■ Source passage
◇ ◇ ◇ ◇

Friday, May 20, 2011

Big Sis & DHS Push ID Program, May 20 2011



Kurt Nimmo
Infowars.com

Department of Homeland Security boss Janet Napolitano told a conference of travel and tourism industry leaders gathered in Las Vegas that the prospect of shoe bombing remains a threat to aviation.

Big Sis and DHS Push ID Program for Travelers

“Aviation remains a target. Material taken from Bin Laden’s house in Pakistan confirms that,” she said.
“We are moving away from one size fits all in security,” she added. “Trusted traveller programs are where we are focused. But it is more difficult than you imagine. You need to recognize it only takes one plane to go down.”

Napolitano’s remarks fall on the heels of a report commissioned by the U.S. Travel Association that calls on airlines to create a voluntary “trusted traveler” program similar to a mandatory one previously proposed by president Bush and rejected by Congress.

TSA administrator and former deputy FBI director John Pistole told the Wall Street Journal that the agency would use data from frequent-flier programs, which many carriers have kept for decades, to identify potential “trusted travelers,” the Boston Globe reports. Boarding passes of individuals in the program would be marked with a bar code, and those passengers would go through an expedited screening line after presenting their passes and valid identification.

◇ ◇ ◇ ◇

■ Items
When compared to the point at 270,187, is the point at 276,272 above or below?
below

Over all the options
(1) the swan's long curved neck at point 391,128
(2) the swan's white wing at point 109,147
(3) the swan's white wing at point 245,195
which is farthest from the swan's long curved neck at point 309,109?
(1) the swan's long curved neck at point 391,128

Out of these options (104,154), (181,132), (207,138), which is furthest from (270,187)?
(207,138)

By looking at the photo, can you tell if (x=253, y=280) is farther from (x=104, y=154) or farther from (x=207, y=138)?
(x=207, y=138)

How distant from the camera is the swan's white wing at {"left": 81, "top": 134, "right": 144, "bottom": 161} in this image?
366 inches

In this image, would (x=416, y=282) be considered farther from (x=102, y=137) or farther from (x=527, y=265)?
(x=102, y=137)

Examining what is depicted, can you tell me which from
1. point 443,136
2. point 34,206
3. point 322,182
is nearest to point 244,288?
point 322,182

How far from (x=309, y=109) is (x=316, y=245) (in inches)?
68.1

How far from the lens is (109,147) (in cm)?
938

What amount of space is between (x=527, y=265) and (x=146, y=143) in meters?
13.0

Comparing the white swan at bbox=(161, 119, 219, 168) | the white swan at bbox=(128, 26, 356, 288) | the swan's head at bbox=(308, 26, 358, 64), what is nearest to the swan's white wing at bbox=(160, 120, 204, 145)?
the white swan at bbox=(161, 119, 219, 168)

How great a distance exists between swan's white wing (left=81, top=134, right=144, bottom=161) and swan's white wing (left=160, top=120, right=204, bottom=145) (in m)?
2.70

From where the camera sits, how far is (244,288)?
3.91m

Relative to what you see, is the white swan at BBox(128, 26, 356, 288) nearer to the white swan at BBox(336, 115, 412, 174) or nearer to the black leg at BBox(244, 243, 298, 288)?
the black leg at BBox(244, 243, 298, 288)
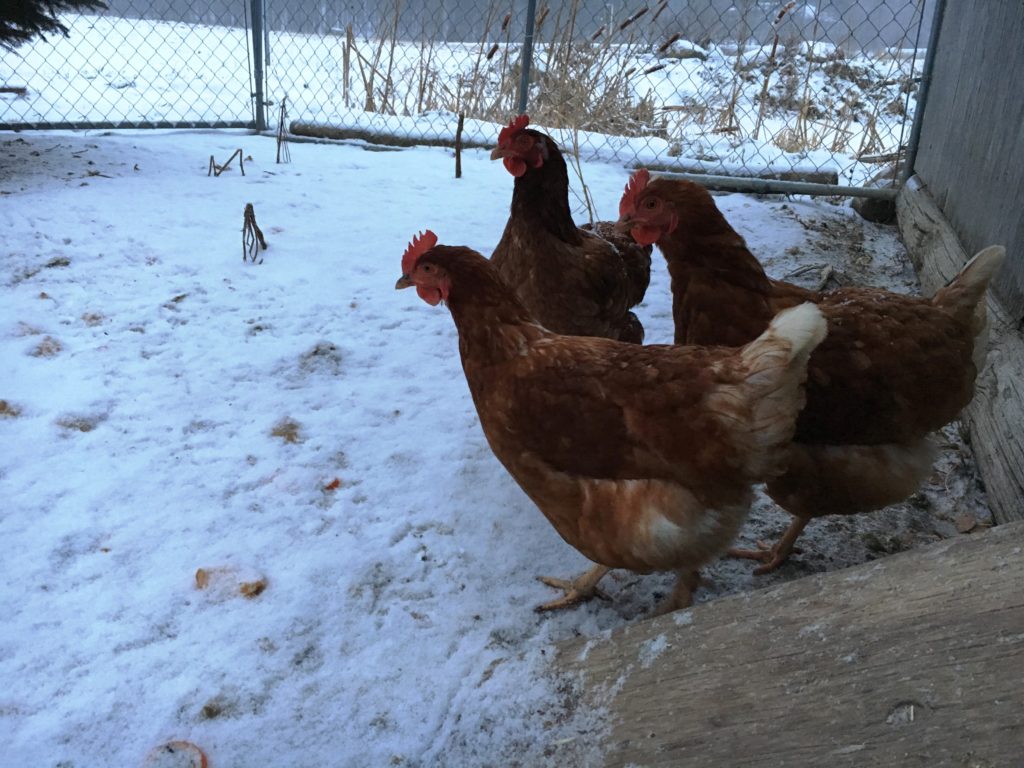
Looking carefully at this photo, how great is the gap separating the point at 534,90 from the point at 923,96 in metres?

◇ ◇ ◇ ◇

■ Set exercise
Please answer from the article on the trusted traveler program: what would mark the boarding passes of people in the program?

■ Exercise response
A bar code.